# READING TEXT
************

The second set of participants that are helping to test the network are predominantly legal tech startups. These startups face a broad range of legal operations challenges which can be solved by integrating blockchains into their overall solution. These startups helping us to found the Network are varied in their approaches and the solutions they currently provide into the market and are varied in how and why they are interested in leveraging the Network. The areas that they are helping us to test are largely functional but also technical in nature. Do the Network APIs provide the right level of abstraction and functionality for easy integration of the Network's capabilities into a modern software company's stack? Is the Network sufficiently easy to join for a technology company seeking to participate in the network? These questions and others are being addressed in combination with these founding participants.
The final set of participants that are helping us to test the network are more focused on the deep technical aspects of what we are doing. These participants include a range of companies who will largely seek to provide services onto the platform from information retrieval to payments integrations and the like. These folks are helping us to refine the deeper technology behind the Network to make sure it is stable, secure and will sufficiently scale with time.

************

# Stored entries
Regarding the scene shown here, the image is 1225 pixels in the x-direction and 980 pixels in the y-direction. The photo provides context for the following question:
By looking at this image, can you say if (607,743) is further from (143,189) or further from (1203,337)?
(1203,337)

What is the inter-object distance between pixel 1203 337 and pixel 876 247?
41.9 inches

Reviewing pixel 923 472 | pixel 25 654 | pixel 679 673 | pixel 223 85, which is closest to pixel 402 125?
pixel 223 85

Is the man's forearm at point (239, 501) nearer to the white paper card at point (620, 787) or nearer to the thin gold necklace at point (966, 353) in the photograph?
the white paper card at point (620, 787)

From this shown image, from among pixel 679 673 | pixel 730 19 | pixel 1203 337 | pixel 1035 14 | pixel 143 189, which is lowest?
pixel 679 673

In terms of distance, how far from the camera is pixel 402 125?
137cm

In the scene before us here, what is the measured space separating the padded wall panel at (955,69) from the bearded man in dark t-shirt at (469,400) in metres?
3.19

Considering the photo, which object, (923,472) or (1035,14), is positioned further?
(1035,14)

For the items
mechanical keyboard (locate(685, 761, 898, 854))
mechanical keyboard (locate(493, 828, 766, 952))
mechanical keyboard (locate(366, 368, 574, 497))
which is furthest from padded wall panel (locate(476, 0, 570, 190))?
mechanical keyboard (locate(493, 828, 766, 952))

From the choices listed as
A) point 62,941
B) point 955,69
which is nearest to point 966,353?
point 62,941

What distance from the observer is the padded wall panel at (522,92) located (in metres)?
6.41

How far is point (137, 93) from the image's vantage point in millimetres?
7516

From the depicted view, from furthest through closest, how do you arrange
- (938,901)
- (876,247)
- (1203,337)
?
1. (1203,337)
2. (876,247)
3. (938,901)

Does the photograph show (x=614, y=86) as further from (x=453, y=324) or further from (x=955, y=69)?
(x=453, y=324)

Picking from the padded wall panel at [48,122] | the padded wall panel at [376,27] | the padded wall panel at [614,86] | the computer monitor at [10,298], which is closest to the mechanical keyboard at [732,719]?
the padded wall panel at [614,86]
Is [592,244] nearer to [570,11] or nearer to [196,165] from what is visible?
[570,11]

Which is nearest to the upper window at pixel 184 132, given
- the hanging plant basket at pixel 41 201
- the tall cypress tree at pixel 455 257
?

************

# WHAT IS NEEDED
In the text on testing the Network, what kind of companies make up most of the second set of participants?

# OUTPUT OF THE TASK
Legal tech startups.